Ein per Telefon kontaktierter Beamter der Stadtverwaltung von Lhasa bestätigte, daß es eine Auseinandersetzung gegeben hätte, weigerte sich jedoch, Einzelheiten zu nennen.
„Es ging um die fahrbaren Verkaufsstände. Die Sache ist jetzt beigelegt“, sagte der Beamte.
Starkes Wirtschaftswachstum
Die Einwohner von Lhasa sagen, daß sie ein Jahr nach der Inbetriebnahmen der neuen 5 Mrd.

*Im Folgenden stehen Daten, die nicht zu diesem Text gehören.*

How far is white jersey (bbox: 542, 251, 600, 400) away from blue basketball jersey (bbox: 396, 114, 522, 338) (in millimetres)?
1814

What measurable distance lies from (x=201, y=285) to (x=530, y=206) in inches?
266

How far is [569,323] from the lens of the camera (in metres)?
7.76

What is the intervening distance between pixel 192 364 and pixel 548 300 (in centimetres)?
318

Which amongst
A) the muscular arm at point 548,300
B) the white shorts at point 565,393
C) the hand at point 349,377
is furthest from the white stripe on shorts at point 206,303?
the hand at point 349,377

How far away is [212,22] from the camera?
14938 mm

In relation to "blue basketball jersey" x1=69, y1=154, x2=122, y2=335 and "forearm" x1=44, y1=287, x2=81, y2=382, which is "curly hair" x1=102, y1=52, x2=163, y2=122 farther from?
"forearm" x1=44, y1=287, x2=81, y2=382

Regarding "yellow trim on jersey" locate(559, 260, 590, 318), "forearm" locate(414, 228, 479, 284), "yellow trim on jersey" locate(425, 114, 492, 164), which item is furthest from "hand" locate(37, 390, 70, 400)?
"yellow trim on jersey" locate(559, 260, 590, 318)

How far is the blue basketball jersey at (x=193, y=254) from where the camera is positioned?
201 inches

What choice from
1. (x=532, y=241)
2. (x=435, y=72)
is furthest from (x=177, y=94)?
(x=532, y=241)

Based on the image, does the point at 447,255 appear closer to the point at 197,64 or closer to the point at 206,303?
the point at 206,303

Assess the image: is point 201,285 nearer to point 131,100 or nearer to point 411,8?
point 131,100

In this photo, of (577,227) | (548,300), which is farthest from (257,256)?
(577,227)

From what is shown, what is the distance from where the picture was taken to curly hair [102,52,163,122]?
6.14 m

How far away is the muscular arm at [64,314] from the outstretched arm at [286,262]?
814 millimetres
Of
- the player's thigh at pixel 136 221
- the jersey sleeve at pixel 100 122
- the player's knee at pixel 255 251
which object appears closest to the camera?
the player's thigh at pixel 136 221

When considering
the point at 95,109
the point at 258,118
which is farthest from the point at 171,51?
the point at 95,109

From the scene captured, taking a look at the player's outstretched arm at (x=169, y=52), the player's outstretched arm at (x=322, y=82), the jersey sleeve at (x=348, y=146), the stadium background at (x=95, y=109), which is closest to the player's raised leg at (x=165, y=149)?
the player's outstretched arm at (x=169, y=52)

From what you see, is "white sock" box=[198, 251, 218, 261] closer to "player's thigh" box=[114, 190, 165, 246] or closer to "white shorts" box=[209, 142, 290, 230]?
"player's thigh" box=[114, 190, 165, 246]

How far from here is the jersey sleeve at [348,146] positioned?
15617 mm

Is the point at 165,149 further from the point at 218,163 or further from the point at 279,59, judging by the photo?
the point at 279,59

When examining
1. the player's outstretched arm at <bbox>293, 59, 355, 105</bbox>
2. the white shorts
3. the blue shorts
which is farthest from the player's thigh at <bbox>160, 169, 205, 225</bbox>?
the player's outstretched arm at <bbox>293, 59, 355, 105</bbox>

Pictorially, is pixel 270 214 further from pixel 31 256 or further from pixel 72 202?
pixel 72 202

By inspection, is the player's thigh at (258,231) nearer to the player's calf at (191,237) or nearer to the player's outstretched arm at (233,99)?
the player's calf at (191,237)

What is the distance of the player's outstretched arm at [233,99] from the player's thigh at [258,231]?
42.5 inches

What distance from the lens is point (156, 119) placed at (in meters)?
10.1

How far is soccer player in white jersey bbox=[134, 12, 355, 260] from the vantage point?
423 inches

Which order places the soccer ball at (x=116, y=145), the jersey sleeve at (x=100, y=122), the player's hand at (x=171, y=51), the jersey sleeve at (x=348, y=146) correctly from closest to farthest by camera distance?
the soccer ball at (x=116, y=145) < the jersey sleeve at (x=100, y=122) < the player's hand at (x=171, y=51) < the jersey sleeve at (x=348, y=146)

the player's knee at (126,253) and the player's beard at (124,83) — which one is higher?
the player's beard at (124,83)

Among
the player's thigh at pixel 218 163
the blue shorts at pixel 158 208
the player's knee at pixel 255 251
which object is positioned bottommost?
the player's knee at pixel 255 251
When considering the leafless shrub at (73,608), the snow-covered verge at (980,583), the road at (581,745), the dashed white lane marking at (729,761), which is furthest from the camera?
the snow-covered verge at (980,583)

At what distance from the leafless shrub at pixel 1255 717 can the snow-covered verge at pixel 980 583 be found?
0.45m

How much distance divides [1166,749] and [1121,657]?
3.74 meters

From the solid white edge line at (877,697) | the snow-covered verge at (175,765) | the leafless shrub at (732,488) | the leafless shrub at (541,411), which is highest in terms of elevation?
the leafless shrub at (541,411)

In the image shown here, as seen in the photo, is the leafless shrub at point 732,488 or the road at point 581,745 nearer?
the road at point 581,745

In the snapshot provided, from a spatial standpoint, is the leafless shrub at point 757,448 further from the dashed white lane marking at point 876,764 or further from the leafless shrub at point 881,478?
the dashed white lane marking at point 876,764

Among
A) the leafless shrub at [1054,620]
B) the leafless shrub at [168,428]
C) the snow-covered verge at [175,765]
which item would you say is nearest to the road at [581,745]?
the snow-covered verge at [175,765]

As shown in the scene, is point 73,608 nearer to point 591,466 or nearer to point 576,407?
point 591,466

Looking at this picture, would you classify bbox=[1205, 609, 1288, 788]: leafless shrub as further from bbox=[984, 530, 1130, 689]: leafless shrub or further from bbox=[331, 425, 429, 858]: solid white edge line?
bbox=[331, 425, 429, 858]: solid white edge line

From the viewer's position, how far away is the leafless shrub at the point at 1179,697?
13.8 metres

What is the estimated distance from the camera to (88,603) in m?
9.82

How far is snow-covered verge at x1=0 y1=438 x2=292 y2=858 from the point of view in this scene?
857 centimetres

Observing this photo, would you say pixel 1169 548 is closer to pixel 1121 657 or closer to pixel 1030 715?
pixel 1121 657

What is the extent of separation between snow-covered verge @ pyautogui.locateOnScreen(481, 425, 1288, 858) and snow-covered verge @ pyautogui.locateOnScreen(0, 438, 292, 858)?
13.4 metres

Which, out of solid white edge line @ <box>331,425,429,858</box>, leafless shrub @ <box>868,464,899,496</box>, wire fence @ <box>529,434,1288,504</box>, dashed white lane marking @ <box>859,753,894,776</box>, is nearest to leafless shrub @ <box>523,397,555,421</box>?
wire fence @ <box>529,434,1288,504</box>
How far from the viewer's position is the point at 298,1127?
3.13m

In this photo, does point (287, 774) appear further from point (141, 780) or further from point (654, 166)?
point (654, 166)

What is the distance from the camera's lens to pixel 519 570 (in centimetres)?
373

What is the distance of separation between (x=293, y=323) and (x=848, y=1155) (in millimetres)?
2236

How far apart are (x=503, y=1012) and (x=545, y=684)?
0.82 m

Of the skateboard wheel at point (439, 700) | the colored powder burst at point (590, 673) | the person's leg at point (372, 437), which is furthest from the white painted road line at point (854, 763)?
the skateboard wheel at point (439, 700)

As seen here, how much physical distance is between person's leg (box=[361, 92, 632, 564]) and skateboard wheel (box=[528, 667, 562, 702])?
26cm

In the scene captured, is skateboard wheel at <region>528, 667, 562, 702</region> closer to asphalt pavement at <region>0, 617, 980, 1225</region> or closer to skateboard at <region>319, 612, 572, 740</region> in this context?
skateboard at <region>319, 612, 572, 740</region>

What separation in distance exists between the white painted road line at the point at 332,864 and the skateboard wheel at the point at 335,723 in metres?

US-Dollar teuren Eisenbahnlinie, die die tibetische Hauptstadt mit der chinesischen Grenzstadt Golmud verbindet, trotz des gewaltigen wirtschaftlichen Wachstums in der Region kaum einen Nutzen für sich sehen.
Sie sprechen von einer „erschreckenden Explosion der chinesischen Bevölkerung“ in der Stadt; viele Tibeter in Lhasa fürchten, daß sie durch die Eröffnung der Eisenbahnlinie noch stärker marginalisiert werden als es bisher schon der Fall ist.
Tibets Bruttoinlandsprodukt stieg nach Angaben des Regionalen Amtes für Statistik im ersten Halbjahr 2007 auf 14 Mrd. Yuan (1,84 Mrd. US$), was eine Steigerung von 2,2 % gegenüber der Vergleichsperiode des Vorjahrs bedeutet.